> [Trecho da fonte]
# # # # #

Índios, que tiveram motos queimadas, garantem fazenda preservada
Por Evelin Araujo e Jéssica Benitez, de Antônio João, no Midiamax
São cerca de 300 os índios que estão na Fazenda Fronteira neste domingo (30), em Antônio João, a 402 quilômetros de Campo Grande. Por lá, a cena é de desolação após a troca de tiros com os fazendeiros: índios acuados, sem acesso a comida e dezenas de crianças com fome.
Uma delas, de um ano de idade, foi ferida com um tiro de borracha na cabeça. Um homem, na sobrancelha. Outra índia mostra as marcas pelo corpo das agressões sofridas. Aos poucos, eles chegam e se abrem para contar suas histórias e pedir por um socorro: comida.

# # # # #

> [Sobre a tarefa]
Estenda a reportagem sobre os índios na Fazenda Fronteira, em Antônio João, a partir do ponto em que ela para. Os dados abaixo formam um material à parte, sem ligação com o trecho.

> [Dados brutos]
# # # # #

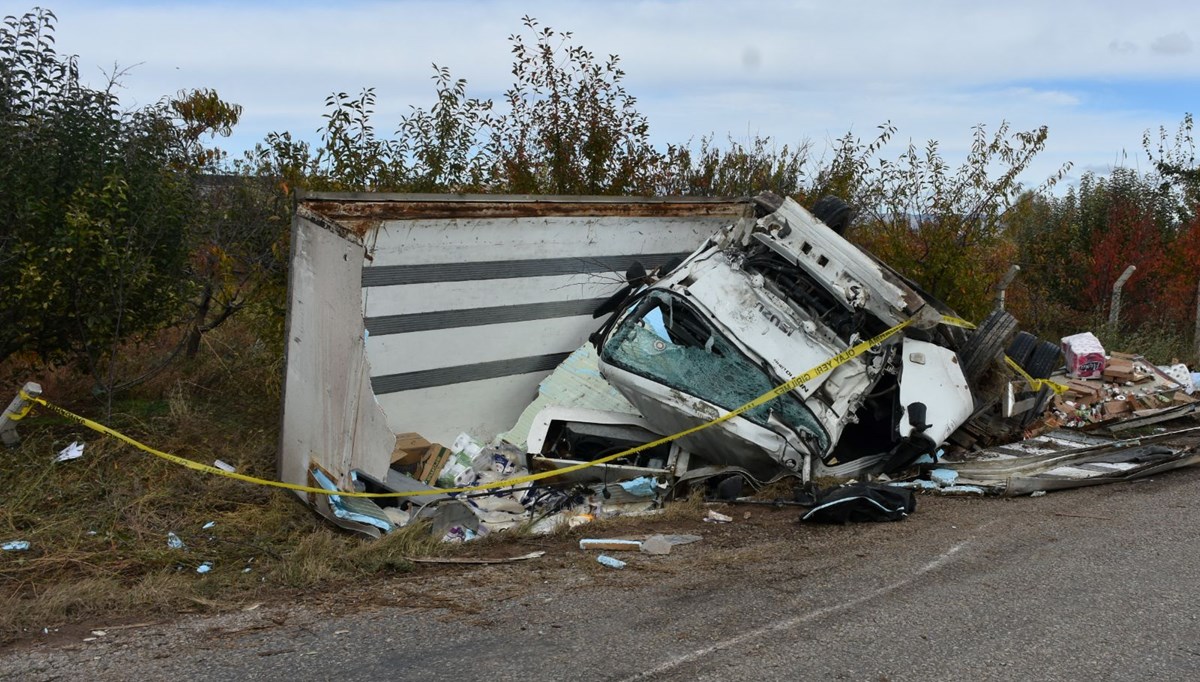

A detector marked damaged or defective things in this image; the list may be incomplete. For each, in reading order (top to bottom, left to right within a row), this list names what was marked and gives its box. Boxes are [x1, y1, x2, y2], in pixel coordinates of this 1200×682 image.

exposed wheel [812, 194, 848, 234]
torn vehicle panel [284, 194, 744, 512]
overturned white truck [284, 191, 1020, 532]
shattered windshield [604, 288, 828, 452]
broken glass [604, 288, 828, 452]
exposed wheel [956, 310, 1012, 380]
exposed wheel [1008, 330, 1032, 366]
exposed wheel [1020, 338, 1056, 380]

# # # # #

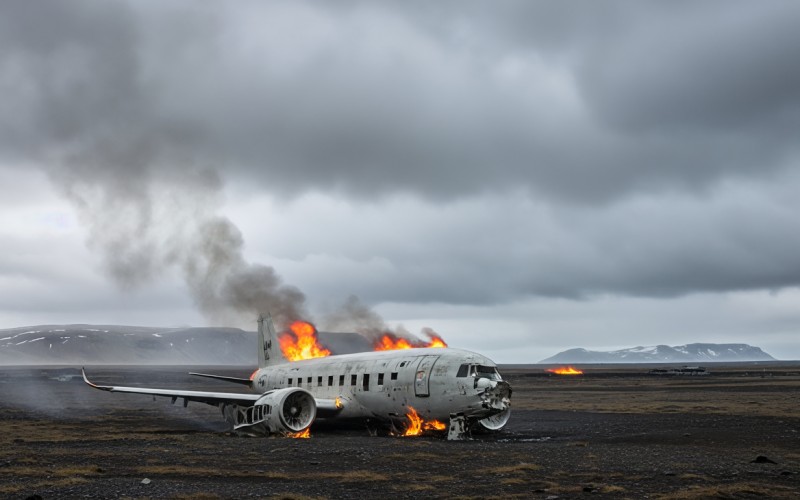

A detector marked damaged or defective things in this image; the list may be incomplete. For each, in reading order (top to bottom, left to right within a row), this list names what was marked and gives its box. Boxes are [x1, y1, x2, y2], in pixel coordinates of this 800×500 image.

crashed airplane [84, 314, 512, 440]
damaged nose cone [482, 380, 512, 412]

# # # # #

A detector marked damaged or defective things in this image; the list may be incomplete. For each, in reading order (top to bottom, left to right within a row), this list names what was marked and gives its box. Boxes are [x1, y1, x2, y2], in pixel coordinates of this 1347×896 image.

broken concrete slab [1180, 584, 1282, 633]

# # # # #

> [Resposta do exercício]
Mostrados como agressivos, eles estão com medo de procurar a cidade para comprar ou obter alimento com parentes e amigos. As motos, meios de locomoção, foram queimadas pelos proprietários rurais. Ao todo, oito delas foram estragadas no confronto deste sábado.
Uma delas recebeu um tiro no tanque de combustível, para explodir perto de quem estivesse por perto. Kunhã Poty, que preferiu se identificar apenas por apelido à reportagem, conta que no início da tarde chegaram dez caminhonetes na região, atirando.
Entre as pessoas que “assistiam” a troca de tiros estava o deputado federal Luiz Henrique Mandetta, vice-prefeito de Antônio João, Antônio César Flores e um vereador da cidade, não identificado pelos índios.
A morte
Semião, que seria o apelido de Valnildo Fernandes Vilhalva, de 24 anos, segundo o irmão do índio, foi morto durante o confronto. Com medo, ele preferiu não se identificar, mas disse que Semião estava no rio quando foi atingido.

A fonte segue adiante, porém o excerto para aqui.